あたたかくなってくると、外部寄生虫が活発になってきます。
外部寄生虫と言えば、ノミ、ダニ
前回はノミのお話でしたので、今度はダニのお話です。
ダニの種類
ダニはまず、屋内ダニと屋外ダニに分類されます
「屋内ダニ」は、よく「布団を干してダニを日光で殺しましょう」などと言われるときに登場する「コナダニ」が大半です。これは吸血しませんが、死骸などがアレルギーの元になります
そして「屋外ダニ」もいくつかの種類があり、犬と暮らしているとよく聞くのは「マダニ」「ヒゼンダニ」あたりでしょうか。ヒゼンダニが寄生することで発症するのが、厄介な皮膚病として知られる「疥癬」です
色々な種類があるダニですが、犬の外部寄生虫の予防でノミと並んで話題になるのは「マダニ」であることが多いので、今回はマダニの予防のお話です
これがマダニ(吸血前)です
被害
(1)血を吸われる
貧血になる可能性は低いですが、小型犬が大量寄生された場合などはあり得ます
(2)皮膚炎を起こす
唾液がアレルゲンとなりアレルギー性皮膚炎を起こします
(3)バベシアを媒介
(4)人に感染する病気を媒介
・SFTS(重症熱性血小板減少症候群) - この数年メディアでも騒がれた病気。人間では死亡例もあります 犬や猫では発症しないようです。
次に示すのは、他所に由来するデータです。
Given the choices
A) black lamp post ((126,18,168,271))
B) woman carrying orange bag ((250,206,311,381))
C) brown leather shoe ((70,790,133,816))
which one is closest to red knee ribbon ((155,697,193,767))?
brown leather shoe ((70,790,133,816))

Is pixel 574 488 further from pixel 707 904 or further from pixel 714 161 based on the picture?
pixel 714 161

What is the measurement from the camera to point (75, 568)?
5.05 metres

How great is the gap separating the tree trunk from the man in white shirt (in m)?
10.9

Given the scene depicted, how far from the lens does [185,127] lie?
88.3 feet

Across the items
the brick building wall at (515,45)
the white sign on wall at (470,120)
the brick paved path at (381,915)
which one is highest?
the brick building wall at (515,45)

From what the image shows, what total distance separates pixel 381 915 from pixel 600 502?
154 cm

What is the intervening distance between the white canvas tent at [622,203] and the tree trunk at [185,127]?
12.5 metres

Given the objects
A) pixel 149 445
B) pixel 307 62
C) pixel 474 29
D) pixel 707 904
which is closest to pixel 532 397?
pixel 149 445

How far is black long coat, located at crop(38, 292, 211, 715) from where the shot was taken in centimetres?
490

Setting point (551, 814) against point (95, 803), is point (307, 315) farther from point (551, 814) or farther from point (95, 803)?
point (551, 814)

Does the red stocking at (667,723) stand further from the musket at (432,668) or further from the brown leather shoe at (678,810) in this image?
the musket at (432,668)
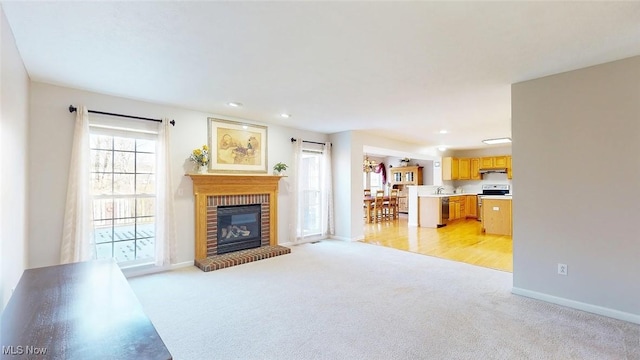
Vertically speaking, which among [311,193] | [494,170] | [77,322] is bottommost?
[77,322]

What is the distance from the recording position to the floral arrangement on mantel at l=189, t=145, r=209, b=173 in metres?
4.39

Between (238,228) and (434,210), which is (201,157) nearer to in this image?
(238,228)

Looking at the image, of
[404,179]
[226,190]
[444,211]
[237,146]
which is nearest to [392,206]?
[444,211]

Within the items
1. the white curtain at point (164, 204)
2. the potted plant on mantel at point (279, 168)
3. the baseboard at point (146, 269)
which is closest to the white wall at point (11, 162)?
the baseboard at point (146, 269)

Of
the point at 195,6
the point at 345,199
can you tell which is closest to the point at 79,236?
the point at 195,6

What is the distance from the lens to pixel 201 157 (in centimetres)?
441

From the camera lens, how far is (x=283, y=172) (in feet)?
18.7

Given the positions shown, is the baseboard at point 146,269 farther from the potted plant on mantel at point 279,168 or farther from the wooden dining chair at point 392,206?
the wooden dining chair at point 392,206

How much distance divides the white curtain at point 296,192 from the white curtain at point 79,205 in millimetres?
3139

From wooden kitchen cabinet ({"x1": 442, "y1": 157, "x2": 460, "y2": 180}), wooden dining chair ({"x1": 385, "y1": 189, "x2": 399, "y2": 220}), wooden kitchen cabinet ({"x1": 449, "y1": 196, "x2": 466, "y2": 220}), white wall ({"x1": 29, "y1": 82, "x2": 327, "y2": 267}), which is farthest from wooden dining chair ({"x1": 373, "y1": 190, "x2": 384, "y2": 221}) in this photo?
white wall ({"x1": 29, "y1": 82, "x2": 327, "y2": 267})

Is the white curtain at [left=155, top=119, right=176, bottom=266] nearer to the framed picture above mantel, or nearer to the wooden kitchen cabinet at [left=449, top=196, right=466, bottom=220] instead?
the framed picture above mantel

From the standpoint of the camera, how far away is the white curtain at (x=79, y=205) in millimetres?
3373

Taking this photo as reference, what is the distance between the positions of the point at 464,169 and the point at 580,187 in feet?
24.2

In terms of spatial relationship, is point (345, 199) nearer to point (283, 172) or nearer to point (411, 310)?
point (283, 172)
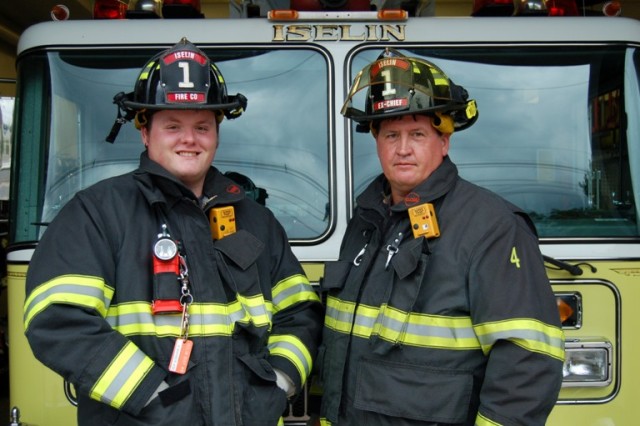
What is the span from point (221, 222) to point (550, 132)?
1517 millimetres

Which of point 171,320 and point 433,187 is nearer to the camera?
point 171,320

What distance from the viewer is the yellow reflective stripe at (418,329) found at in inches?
81.0

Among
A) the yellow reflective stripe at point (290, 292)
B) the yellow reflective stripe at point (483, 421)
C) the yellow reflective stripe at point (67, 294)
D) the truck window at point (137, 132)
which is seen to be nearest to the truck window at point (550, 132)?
the truck window at point (137, 132)

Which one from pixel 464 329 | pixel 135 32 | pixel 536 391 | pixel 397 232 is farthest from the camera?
pixel 135 32

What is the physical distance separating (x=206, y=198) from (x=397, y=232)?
1.97 feet

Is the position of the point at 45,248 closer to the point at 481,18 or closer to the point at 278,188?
the point at 278,188

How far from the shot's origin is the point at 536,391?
6.33 feet

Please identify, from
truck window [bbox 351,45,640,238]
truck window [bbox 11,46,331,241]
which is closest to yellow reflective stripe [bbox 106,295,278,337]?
truck window [bbox 11,46,331,241]

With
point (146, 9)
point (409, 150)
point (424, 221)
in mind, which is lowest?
point (424, 221)

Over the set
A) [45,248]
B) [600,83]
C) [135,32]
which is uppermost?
[135,32]

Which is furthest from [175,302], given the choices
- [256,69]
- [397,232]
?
[256,69]

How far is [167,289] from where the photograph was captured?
2008mm

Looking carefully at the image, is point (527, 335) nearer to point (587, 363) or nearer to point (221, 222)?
point (221, 222)

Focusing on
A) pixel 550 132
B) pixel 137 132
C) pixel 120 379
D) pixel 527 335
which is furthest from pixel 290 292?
pixel 550 132
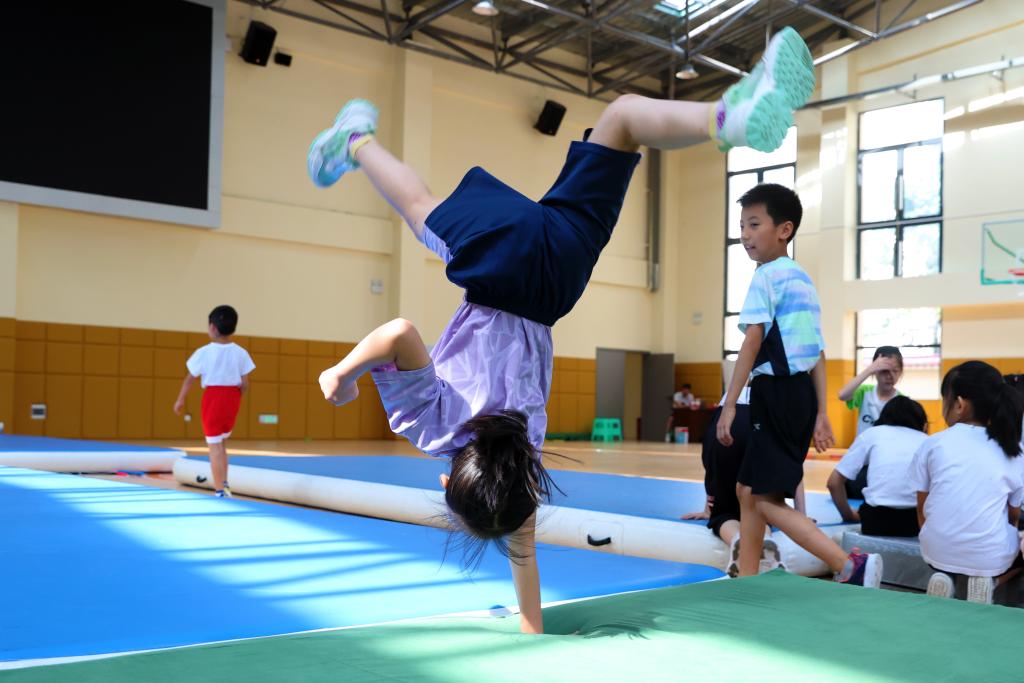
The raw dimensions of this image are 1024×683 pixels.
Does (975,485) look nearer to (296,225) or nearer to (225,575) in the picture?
(225,575)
・ライム病 - 神経症状や関節炎。犬ではまれに元気不振などの急性症状が現れることも
・日本紅斑熱 - 発熱、発疹、最悪死に至ります 犬の発症は不明
感染のしかた
屋外で草の裏などにくっついて、犬が通りかかるのを待っています
通りかかった犬にポトリと落ち、吸血しやすい場所を探し、吸血を始めます。そして、犬の血を満腹になるまで吸いきったら、犬が屋外に出たときにポトリと落ち、消化したらまた犬に寄生する。ということを繰り返しています。
つまりノミと違って基本的に、吸血している個体さえ駆除すれば、家全体を掃除する必要はありません(大量に寄生されていた場合は話は変わってくるかもしれませんが・・・)。
吸血後はこんなに膨れ上がります
駆除(吸血前)
犬の体表をうろうろ歩いているダニを見つけたら、簡単に駆除できます
ただし卵を持っているマダニの場合潰すと卵が出てしまいます。かと言ってそこらに捨てても戻って来そうで気持ち悪いという方には、セロハンテープで封印して捨てるのがオススメです。
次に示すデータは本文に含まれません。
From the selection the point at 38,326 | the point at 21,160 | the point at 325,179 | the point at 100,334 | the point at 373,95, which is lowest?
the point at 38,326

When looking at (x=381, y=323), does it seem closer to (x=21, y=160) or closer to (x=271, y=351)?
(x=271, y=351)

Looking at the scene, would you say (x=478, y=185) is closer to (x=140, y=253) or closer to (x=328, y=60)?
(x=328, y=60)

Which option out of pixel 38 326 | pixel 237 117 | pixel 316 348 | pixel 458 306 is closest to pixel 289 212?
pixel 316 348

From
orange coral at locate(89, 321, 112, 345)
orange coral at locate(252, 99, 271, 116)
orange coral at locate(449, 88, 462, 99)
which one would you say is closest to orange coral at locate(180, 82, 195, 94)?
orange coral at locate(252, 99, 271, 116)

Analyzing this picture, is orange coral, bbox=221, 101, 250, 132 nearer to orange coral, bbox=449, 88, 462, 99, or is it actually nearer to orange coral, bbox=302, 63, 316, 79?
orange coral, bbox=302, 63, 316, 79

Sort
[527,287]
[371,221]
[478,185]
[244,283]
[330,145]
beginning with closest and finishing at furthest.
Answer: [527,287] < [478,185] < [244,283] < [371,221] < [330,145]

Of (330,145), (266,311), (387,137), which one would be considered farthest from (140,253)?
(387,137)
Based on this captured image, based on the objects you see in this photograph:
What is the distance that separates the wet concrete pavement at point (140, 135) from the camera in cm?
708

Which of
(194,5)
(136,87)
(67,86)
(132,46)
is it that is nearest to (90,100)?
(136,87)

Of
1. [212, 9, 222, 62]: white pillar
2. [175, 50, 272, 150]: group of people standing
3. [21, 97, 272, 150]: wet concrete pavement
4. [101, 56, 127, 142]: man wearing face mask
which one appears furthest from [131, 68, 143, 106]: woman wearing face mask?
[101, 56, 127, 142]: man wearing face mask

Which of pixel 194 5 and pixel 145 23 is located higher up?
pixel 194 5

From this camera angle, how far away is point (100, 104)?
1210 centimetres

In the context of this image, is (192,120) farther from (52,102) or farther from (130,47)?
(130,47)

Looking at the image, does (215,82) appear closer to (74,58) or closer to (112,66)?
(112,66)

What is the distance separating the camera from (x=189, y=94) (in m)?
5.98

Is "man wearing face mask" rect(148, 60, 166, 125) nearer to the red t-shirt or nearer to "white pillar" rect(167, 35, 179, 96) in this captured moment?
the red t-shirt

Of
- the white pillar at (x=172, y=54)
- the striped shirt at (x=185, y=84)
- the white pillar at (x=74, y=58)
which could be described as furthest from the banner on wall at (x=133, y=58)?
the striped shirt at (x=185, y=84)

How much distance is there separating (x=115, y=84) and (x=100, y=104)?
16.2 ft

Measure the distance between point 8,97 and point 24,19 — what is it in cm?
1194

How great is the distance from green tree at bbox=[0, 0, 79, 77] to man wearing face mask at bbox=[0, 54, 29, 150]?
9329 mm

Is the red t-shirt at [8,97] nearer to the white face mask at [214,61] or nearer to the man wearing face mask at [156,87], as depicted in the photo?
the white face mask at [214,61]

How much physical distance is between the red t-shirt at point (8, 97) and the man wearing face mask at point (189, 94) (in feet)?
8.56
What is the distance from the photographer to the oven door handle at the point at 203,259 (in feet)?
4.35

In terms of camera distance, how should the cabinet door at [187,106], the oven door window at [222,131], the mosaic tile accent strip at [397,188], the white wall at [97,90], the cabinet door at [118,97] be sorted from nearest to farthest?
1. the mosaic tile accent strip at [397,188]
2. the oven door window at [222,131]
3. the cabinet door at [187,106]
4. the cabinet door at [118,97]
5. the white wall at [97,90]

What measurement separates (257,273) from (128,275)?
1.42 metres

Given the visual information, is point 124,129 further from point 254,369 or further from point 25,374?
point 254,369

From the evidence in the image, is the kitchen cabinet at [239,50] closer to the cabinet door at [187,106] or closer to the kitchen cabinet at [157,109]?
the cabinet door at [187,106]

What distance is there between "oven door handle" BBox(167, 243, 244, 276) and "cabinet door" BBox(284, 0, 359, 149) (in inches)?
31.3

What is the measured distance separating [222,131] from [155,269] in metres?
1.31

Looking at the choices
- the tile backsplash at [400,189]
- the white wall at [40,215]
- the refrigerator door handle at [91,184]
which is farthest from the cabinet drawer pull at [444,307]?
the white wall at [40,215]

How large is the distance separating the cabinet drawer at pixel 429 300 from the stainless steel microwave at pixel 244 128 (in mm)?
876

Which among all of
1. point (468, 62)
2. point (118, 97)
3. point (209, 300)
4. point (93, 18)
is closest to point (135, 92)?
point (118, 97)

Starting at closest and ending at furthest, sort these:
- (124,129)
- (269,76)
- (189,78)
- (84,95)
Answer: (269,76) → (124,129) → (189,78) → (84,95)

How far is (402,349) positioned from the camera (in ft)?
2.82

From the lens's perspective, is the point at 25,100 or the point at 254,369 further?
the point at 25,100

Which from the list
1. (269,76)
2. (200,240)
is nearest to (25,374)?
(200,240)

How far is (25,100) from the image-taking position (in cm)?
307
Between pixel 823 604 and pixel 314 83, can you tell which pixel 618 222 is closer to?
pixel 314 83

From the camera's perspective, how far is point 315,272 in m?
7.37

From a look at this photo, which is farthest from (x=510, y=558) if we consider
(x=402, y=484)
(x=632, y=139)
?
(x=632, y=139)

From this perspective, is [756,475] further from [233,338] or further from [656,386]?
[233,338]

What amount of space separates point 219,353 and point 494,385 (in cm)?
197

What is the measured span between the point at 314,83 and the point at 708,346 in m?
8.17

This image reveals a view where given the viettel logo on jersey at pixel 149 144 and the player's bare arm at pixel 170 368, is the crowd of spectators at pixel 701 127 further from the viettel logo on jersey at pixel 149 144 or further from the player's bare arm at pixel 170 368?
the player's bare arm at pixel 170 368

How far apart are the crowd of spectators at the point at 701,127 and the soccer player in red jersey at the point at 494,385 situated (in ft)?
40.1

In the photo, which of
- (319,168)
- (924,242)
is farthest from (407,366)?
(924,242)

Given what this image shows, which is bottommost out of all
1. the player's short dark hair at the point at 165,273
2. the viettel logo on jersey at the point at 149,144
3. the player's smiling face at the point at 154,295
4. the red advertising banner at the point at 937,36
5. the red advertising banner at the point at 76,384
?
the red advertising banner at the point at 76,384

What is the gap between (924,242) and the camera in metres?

こうすれば密閉されるので出てくることはありませんし、卵も出ることはありません
駆除(吸血中)
吸血中のダニの駆除は容易ではありません。差し口を固めてしまうからです 下手にひっぱっても頭部だけがちぎれて残ってしまい、その部分が壊死してしまうこともあります
基本的に獣医師に取ってもらうのがベストです。何らかの理由で獣医師にすぐ連れて行けない場合は、ダニの頭部をつまんで、刺さっている真後ろに引いて取るしかありませんが、お勧めはできません。
予防
最近では色々な予防薬を動物病院で販売しています。
ノミと同様、背中に薬液を垂らすスポットタイプや、フィラリア・ダニも予防できる飲み薬もあります
ノミダニの予防薬はホームセンターでも売られていますが、動物病院にしか卸していないモノや、そもそも獣医師の処方が必要なモノ(要指示薬)もあり、一般的には動物病院で購入するもののほうが効果が高いようです。どこで購入するか、しっかり検討する必要があるかと思います。